Most of their information comes from within the police, but the team also cooperates with women’s shelters and social services.

What began as a pilot has now influenced the culture of all frontline officers. Domestic violence cases are discussed differently and risk factors are recognised earlier.

“While domestic violence didn’t get as much focus before as gang-related violence, it gets more attention now our colleagues saw that we were doing this for real,” says Marmgren.

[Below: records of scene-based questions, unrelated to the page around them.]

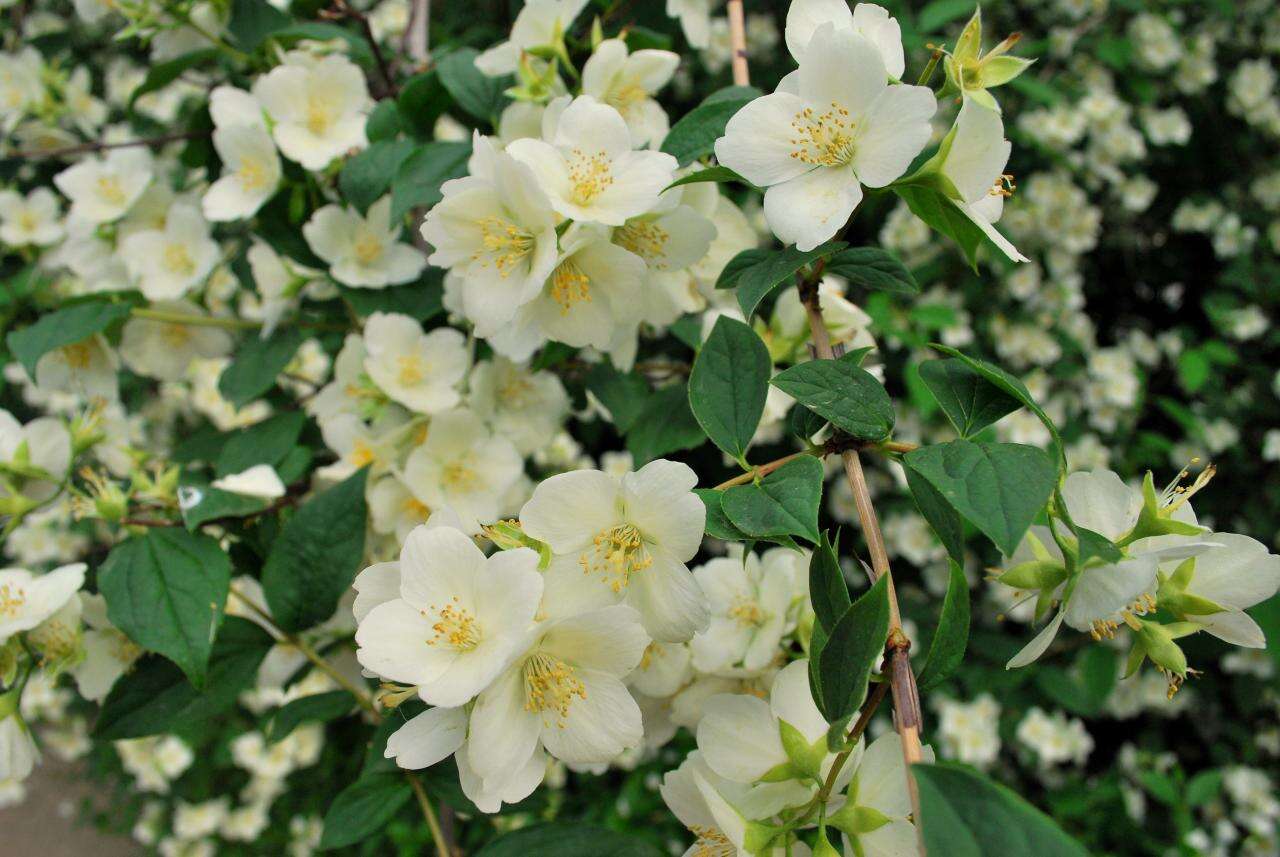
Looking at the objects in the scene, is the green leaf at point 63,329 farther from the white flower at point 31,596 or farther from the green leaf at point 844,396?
the green leaf at point 844,396

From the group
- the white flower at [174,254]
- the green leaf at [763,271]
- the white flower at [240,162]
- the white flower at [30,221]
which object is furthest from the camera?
the white flower at [30,221]

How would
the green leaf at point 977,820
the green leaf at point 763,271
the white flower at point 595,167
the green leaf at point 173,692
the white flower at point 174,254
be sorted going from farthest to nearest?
the white flower at point 174,254 → the green leaf at point 173,692 → the white flower at point 595,167 → the green leaf at point 763,271 → the green leaf at point 977,820

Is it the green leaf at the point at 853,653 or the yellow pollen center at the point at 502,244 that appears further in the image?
the yellow pollen center at the point at 502,244

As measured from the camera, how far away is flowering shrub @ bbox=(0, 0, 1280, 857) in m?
0.74

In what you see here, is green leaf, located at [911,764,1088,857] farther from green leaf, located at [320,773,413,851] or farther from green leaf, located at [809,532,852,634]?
green leaf, located at [320,773,413,851]

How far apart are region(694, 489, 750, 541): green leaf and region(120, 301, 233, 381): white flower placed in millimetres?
1103

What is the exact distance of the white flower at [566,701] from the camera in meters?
0.74

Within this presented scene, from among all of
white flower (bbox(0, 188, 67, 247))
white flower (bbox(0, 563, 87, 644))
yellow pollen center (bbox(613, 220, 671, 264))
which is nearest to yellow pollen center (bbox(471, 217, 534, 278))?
Result: yellow pollen center (bbox(613, 220, 671, 264))

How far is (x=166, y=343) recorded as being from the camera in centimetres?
155

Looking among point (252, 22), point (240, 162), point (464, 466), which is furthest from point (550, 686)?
point (252, 22)

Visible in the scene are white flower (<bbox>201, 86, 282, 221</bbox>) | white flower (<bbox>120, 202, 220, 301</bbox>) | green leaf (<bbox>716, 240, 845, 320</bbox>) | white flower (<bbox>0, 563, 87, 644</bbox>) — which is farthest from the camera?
white flower (<bbox>120, 202, 220, 301</bbox>)

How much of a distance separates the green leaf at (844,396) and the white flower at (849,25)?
0.92 feet

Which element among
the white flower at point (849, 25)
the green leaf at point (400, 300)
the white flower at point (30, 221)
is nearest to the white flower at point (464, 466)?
the green leaf at point (400, 300)

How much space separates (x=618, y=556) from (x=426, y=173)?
27.4 inches
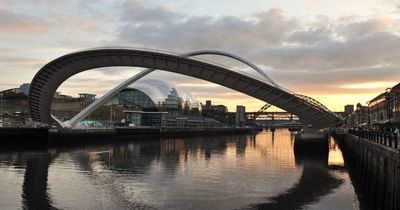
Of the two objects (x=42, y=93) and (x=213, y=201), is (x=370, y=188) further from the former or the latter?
(x=42, y=93)

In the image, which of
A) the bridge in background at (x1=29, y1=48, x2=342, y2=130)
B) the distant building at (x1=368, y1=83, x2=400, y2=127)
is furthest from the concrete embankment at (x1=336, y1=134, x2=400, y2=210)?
the distant building at (x1=368, y1=83, x2=400, y2=127)

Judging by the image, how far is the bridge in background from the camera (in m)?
50.0

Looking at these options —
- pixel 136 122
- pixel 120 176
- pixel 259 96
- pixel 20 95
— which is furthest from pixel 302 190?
pixel 20 95

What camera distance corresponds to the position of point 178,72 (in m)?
54.4

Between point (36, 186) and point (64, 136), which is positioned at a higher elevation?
point (64, 136)

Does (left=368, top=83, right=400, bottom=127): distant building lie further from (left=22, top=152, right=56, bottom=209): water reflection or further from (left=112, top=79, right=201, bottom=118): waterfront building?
(left=112, top=79, right=201, bottom=118): waterfront building

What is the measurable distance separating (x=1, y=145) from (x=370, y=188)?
1870 inches

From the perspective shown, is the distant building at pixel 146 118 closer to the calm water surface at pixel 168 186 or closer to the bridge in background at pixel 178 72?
the bridge in background at pixel 178 72

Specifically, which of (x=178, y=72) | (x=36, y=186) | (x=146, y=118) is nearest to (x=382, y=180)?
(x=36, y=186)

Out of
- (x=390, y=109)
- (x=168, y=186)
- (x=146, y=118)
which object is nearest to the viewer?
(x=168, y=186)

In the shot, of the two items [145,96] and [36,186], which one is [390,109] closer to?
[36,186]

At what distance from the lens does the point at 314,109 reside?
57.6 metres

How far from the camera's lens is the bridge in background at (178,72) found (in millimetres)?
49969

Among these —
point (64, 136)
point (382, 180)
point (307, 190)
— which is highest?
point (64, 136)
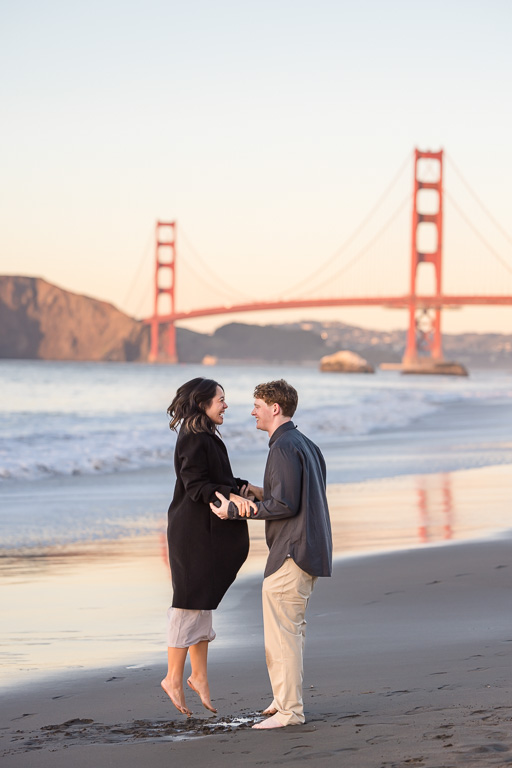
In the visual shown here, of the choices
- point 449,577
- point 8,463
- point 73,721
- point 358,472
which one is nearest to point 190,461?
point 73,721

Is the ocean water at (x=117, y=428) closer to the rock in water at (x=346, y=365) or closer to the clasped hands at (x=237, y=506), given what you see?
the clasped hands at (x=237, y=506)

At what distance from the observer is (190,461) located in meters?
2.79

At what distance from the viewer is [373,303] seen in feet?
164

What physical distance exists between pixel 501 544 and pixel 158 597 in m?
2.02

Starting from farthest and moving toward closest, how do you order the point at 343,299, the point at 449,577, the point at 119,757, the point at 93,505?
1. the point at 343,299
2. the point at 93,505
3. the point at 449,577
4. the point at 119,757

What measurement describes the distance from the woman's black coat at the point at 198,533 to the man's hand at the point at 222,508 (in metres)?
0.04

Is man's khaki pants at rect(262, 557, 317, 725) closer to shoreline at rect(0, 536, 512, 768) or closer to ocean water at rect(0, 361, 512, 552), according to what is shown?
shoreline at rect(0, 536, 512, 768)

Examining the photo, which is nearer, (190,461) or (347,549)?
(190,461)

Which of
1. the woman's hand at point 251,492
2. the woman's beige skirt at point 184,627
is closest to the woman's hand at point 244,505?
the woman's hand at point 251,492

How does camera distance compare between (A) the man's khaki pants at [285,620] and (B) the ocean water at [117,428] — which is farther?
(B) the ocean water at [117,428]

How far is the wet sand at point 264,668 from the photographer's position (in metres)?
2.34

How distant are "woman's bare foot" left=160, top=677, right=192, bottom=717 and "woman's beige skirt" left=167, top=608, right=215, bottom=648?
11cm

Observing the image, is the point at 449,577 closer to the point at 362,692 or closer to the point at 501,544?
the point at 501,544

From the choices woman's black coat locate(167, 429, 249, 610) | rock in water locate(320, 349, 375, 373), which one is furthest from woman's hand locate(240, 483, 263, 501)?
rock in water locate(320, 349, 375, 373)
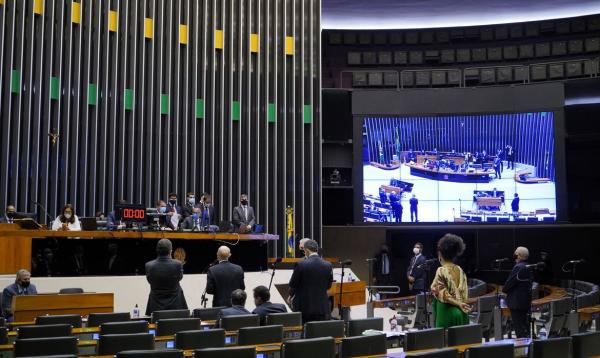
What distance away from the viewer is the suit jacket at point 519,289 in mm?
7980

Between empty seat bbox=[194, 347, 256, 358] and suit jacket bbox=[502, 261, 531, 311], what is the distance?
15.3 ft

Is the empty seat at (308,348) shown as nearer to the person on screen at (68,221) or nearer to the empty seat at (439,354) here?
the empty seat at (439,354)

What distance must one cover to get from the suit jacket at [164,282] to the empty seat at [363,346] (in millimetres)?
2699

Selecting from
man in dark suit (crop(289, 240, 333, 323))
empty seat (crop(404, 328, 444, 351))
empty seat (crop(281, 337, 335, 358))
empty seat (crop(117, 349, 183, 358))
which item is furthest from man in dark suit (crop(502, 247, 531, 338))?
empty seat (crop(117, 349, 183, 358))

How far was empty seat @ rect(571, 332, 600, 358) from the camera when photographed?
15.2 feet

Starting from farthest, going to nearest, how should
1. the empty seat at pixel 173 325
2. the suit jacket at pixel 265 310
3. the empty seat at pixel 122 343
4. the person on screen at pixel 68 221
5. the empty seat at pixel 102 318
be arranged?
the person on screen at pixel 68 221 → the empty seat at pixel 102 318 → the suit jacket at pixel 265 310 → the empty seat at pixel 173 325 → the empty seat at pixel 122 343

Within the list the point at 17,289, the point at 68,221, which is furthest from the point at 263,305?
the point at 68,221

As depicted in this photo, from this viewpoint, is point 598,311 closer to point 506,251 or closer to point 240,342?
point 240,342

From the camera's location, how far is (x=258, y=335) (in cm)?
533

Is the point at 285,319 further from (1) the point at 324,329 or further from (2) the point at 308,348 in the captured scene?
(2) the point at 308,348

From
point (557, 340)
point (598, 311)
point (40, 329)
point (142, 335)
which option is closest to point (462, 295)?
point (557, 340)

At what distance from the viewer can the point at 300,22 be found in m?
17.4

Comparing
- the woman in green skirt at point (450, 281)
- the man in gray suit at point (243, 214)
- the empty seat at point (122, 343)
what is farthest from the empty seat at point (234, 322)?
the man in gray suit at point (243, 214)

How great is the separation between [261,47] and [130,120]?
3732 mm
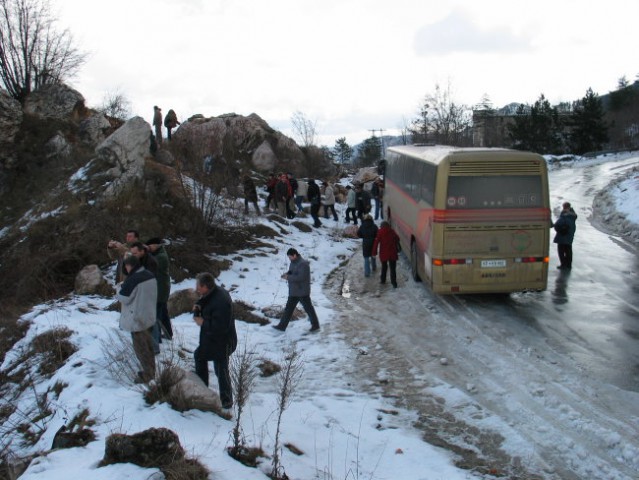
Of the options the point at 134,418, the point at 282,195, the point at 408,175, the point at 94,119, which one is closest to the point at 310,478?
the point at 134,418

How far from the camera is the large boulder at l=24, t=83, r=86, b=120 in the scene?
2402 centimetres

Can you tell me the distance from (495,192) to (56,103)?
71.3 feet

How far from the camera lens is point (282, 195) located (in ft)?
70.6

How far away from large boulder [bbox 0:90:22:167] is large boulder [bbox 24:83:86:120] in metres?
0.77

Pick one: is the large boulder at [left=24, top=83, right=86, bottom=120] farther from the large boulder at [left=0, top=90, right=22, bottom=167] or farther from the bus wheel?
the bus wheel

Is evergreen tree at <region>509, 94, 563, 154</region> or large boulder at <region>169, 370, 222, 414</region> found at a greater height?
evergreen tree at <region>509, 94, 563, 154</region>

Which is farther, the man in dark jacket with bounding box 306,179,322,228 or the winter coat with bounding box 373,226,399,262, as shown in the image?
the man in dark jacket with bounding box 306,179,322,228

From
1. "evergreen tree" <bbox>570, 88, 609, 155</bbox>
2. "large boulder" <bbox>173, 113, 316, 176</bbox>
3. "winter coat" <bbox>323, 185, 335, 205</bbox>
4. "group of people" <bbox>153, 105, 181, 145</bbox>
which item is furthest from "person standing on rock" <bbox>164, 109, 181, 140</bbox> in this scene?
"evergreen tree" <bbox>570, 88, 609, 155</bbox>

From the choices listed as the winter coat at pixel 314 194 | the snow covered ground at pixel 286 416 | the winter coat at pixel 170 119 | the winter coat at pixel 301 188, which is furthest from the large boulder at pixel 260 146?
the snow covered ground at pixel 286 416

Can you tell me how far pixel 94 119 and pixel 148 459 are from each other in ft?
75.7

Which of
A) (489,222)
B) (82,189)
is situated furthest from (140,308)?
(82,189)

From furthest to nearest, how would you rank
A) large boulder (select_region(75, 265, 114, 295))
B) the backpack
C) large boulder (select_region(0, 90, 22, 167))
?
large boulder (select_region(0, 90, 22, 167)), the backpack, large boulder (select_region(75, 265, 114, 295))

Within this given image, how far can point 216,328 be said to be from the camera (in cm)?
662

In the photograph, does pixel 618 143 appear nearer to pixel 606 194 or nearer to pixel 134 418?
pixel 606 194
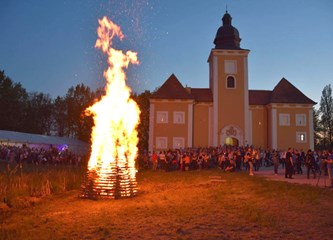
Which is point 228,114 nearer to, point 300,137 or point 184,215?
point 300,137

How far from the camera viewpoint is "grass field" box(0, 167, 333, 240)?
7.65 meters

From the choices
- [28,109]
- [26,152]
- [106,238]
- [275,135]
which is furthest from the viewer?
[28,109]

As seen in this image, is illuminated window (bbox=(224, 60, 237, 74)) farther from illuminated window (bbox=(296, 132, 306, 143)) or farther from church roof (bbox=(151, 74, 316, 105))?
illuminated window (bbox=(296, 132, 306, 143))

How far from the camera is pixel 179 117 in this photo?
125 feet

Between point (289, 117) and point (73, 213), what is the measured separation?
33.8m

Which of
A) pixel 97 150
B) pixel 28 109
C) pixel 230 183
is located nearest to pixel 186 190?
pixel 230 183

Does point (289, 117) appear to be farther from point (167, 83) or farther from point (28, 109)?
point (28, 109)

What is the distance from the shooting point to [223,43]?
4088 centimetres

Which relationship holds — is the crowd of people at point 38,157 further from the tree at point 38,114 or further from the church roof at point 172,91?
the tree at point 38,114

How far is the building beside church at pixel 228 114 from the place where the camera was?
38.0 meters

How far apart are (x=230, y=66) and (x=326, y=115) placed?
3583 centimetres

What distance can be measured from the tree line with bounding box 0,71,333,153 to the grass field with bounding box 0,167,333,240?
36.9 meters

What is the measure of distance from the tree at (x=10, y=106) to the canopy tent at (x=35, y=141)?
17239mm

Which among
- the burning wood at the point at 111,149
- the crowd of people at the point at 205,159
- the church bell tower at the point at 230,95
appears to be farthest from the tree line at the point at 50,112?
the burning wood at the point at 111,149
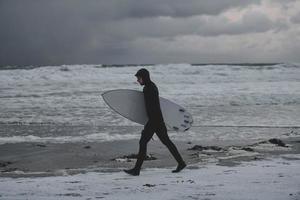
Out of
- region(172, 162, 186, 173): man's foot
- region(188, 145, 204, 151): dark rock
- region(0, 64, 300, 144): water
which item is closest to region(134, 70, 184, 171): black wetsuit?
Result: region(172, 162, 186, 173): man's foot

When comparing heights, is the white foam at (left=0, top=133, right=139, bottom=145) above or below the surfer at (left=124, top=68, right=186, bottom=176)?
below

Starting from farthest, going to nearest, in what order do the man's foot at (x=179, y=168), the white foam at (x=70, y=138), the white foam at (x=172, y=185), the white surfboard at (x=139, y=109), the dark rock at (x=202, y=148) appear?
the white foam at (x=70, y=138) < the dark rock at (x=202, y=148) < the white surfboard at (x=139, y=109) < the man's foot at (x=179, y=168) < the white foam at (x=172, y=185)

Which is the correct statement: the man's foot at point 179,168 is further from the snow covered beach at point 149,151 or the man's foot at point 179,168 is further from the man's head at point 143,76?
the man's head at point 143,76

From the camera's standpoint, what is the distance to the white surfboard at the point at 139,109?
8516mm

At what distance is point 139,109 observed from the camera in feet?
28.0

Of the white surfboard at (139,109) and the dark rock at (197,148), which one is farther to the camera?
the dark rock at (197,148)

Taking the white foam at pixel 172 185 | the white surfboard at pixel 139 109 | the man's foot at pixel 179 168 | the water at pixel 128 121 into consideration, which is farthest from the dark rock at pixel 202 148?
the man's foot at pixel 179 168

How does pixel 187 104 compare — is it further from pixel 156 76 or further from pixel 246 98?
pixel 156 76

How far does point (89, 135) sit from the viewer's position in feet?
40.7

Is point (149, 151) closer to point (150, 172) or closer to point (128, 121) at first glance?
point (150, 172)

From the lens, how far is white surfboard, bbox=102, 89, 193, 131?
27.9 feet

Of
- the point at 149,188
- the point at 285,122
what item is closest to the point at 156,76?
the point at 285,122

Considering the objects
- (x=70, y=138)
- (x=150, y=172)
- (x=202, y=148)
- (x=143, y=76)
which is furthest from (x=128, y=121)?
(x=143, y=76)

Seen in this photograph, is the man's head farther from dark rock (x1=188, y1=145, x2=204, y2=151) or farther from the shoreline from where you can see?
dark rock (x1=188, y1=145, x2=204, y2=151)
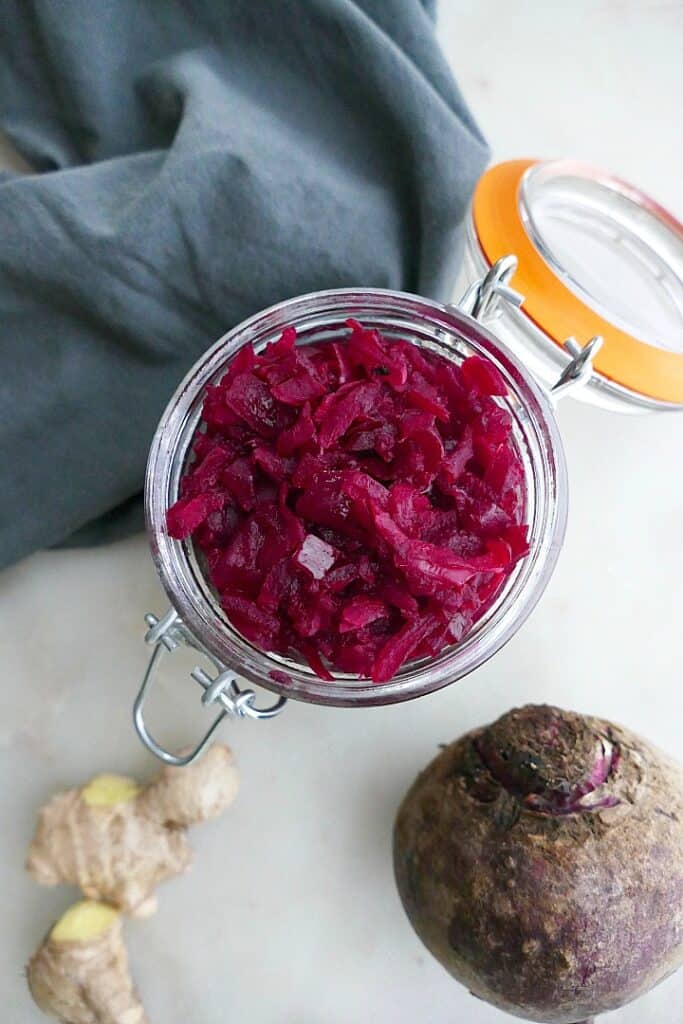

“They saw we were following through and trying to make a difference. We go there, meet the people and make a difference. It’s not rocket science, but it makes a big difference.”

The Sollentuna model shows that when police and support services act early, work proactively and prioritise victims’ safety, the results can reshape entire systems.

It offers a practical blueprint for other authorities across Europe that want to make it easier for women to report violence and seek help. 

Member States need to embed early-intervention, gender-sensitive and victim-friendly practice everywhere from the justice system to healthcare, social services and education.

When authorities invest in these systems, trust begins to return. And with trust comes the possibility of more women coming forward, more violence being prevented and a future where women’s safety is the rule, not the exception.